In a three-way race, Republican Bush is supported by 45 percent of the state’s voters, compared with 39 percent for Democrat Kerry and 8 percent for independent candidate Ralph Nader, according to the poll released Wednesday by the Quinnipiac University Polling Institute. The rest were undecided.
Without Nader in the race, Bush still holds a slight 46-42 lead over Kerry, according to the Connecticut-based institute.
In March, Bush had 44 percent, Kerry 40 percent and Nader 7 percent. Without Nader in the question, Kerry and Bush ran even — with Kerry at 45 percent and Bush at 44 percent.
A fifth of voters, 20 percent, said they could change their mind before the election.
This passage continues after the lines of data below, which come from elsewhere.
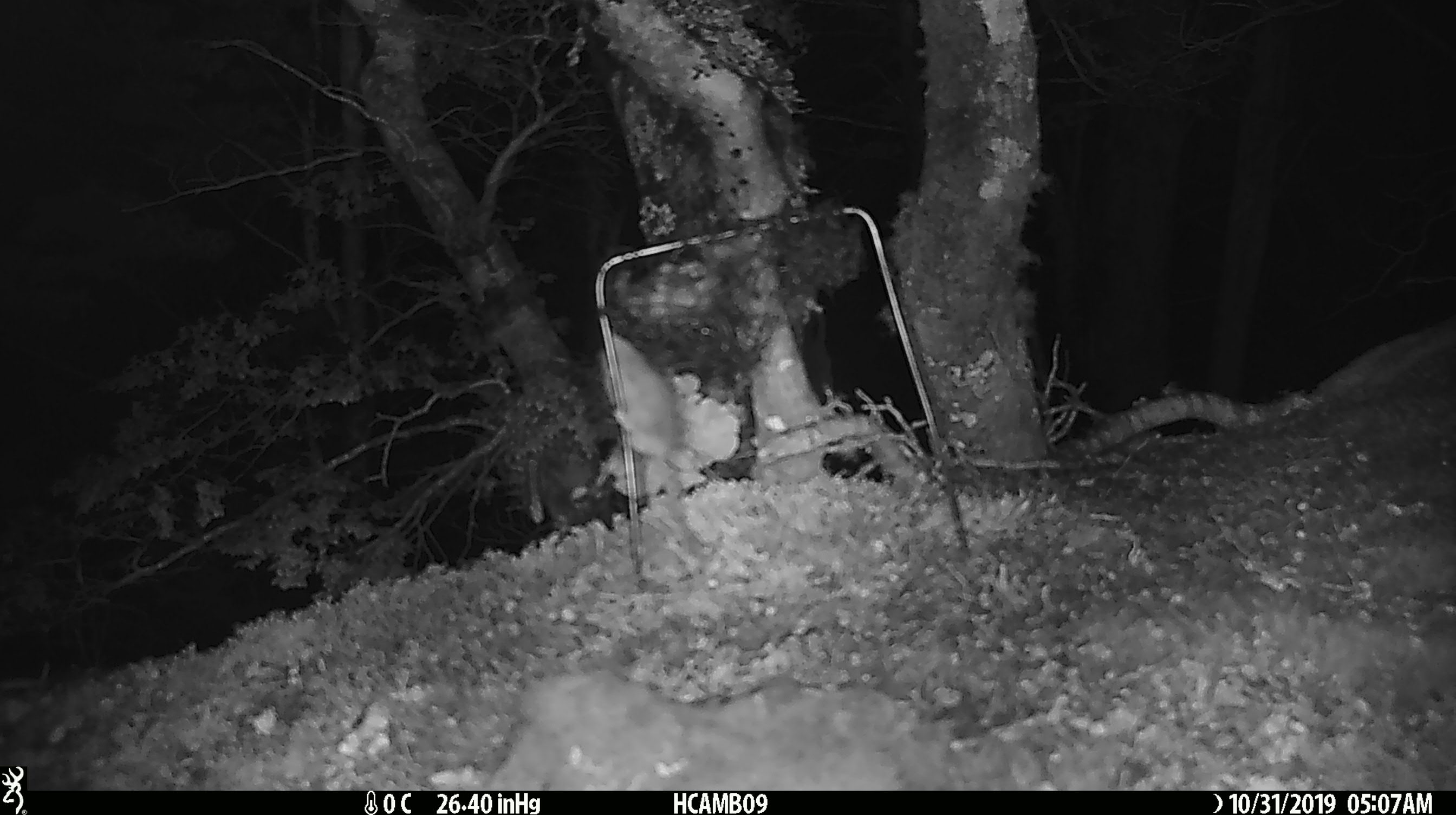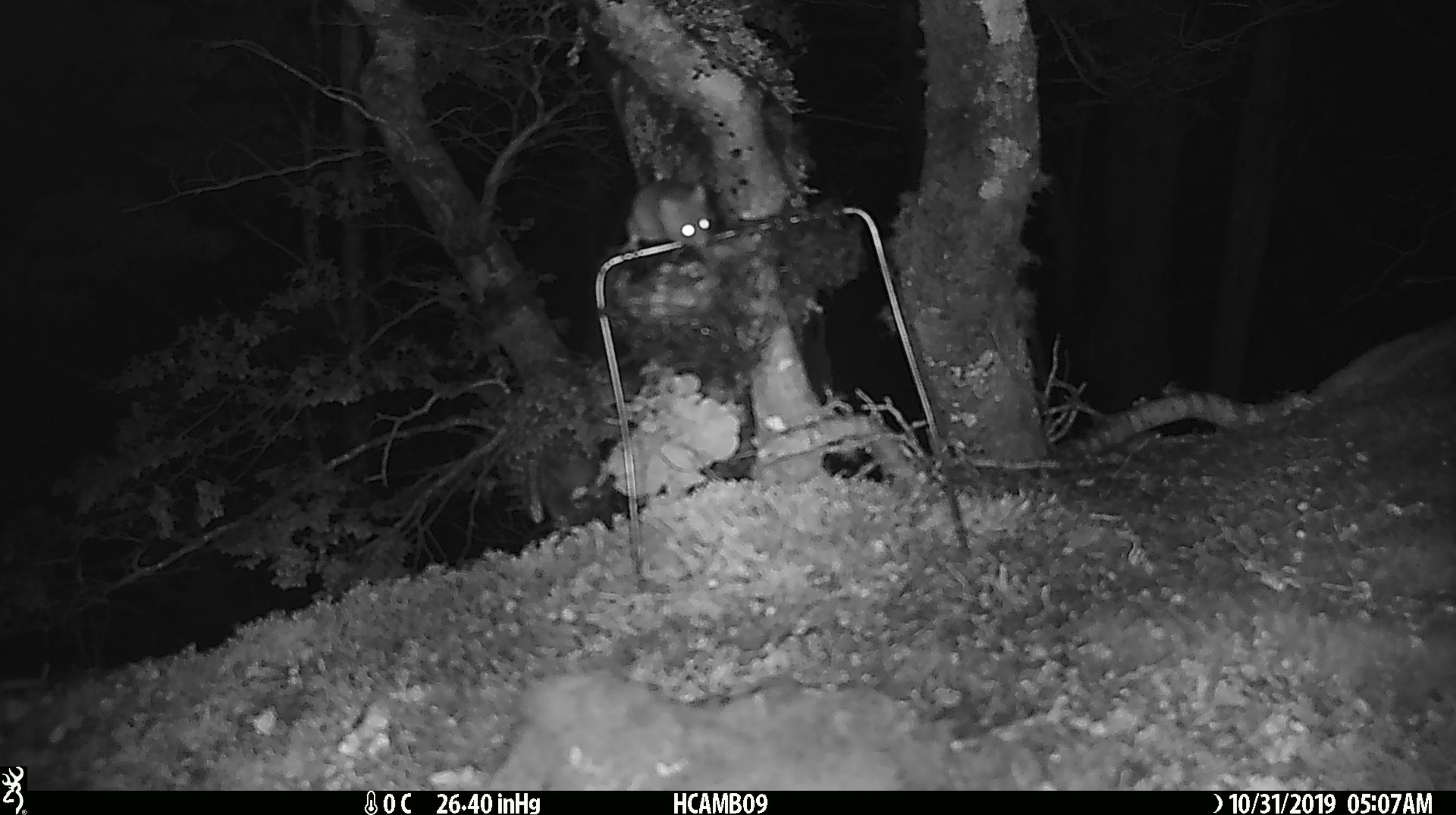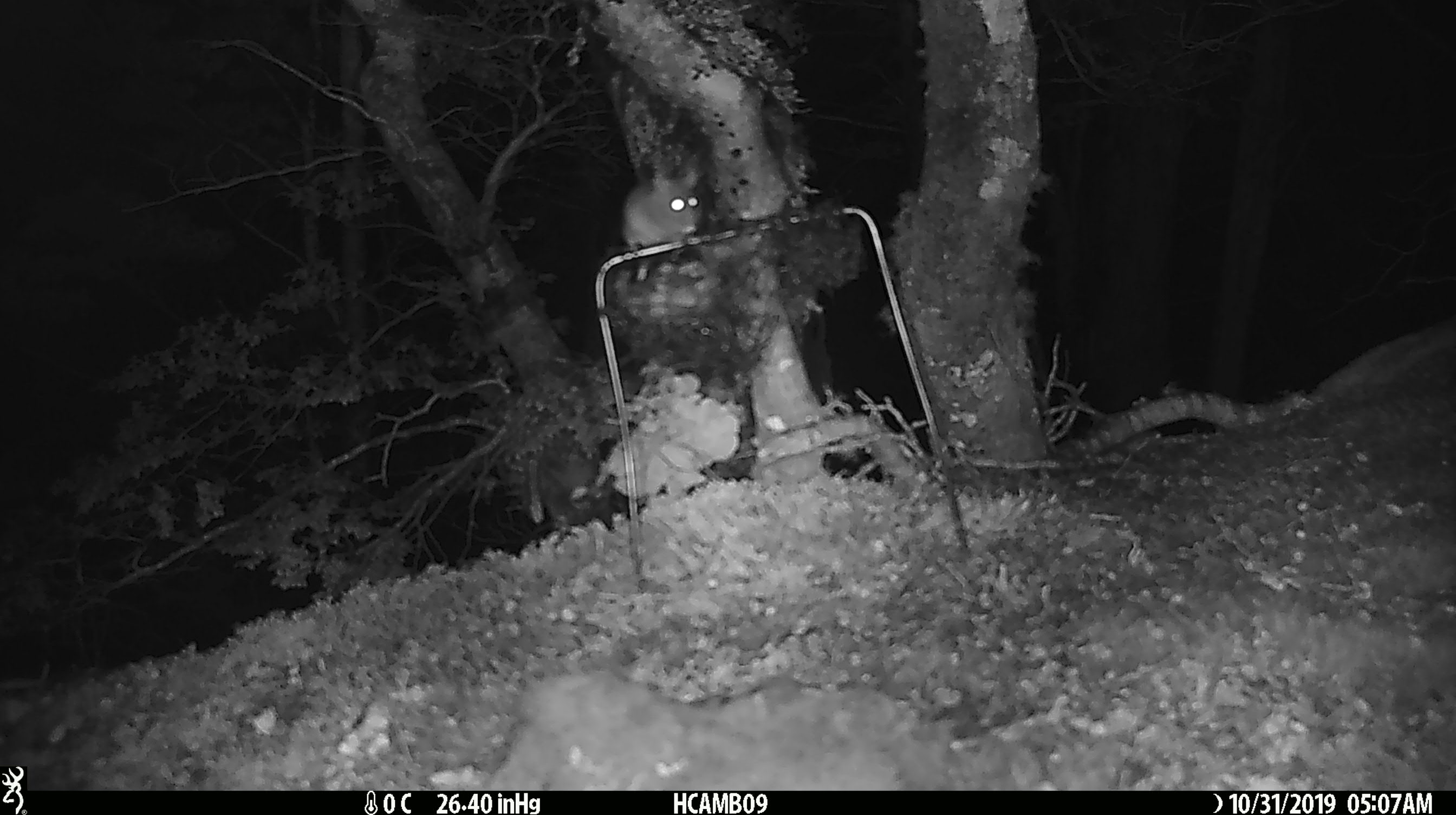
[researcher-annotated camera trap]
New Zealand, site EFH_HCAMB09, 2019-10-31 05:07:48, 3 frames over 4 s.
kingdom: Animalia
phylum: Chordata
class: Mammalia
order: Rodentia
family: Muridae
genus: Mus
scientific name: Mus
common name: mouse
The war and terrorism rose in importance among election issues, although the economy remains the biggest concern among prospective voters, the poll showed.
Gore, the Democratic nominee in 2000, beat Bush in Pennsylvania by more than 200,000 votes. The state last supported a Republican for president in 1988.
The institute surveyed 769 registered Pennsylvania voters between April 13 and April 19. The margin of sampling error for the survey is plus or minus 3.5 percentage points.